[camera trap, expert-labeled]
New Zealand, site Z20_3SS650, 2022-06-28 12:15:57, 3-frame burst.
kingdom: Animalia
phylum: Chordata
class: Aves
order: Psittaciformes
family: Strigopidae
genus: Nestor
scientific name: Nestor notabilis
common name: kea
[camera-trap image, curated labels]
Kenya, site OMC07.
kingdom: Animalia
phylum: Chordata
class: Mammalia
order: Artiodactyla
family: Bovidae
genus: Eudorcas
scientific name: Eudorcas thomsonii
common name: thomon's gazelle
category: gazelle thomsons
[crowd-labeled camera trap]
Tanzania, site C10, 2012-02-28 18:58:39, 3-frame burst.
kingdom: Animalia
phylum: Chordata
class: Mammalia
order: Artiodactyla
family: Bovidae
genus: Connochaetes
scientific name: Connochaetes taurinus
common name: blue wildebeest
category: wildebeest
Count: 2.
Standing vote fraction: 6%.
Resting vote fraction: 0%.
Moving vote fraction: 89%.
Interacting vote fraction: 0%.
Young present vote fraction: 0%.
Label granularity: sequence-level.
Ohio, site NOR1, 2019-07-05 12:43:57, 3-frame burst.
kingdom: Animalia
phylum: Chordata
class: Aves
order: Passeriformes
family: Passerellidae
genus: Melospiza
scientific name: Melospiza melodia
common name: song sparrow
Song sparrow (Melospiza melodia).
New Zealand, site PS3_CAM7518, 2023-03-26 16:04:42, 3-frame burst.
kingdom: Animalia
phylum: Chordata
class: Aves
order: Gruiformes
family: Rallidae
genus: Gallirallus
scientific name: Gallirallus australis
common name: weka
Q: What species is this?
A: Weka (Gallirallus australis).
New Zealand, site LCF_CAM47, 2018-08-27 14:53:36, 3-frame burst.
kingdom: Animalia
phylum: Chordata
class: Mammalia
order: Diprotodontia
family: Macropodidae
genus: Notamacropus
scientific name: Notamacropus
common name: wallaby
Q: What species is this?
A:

### Activity
Look through the data above for the string "site" and copy every line where it appears.

### Output for this task
New Zealand, site Z20_3SS650, 2022-06-28 12:15:57, 3-frame burst.
Kenya, site OMC07.
Tanzania, site C10, 2012-02-28 18:58:39, 3-frame burst.
Ohio, site NOR1, 2019-07-05 12:43:57, 3-frame burst.
New Zealand, site PS3_CAM7518, 2023-03-26 16:04:42, 3-frame burst.
New Zealand, site LCF_CAM47, 2018-08-27 14:53:36, 3-frame burst.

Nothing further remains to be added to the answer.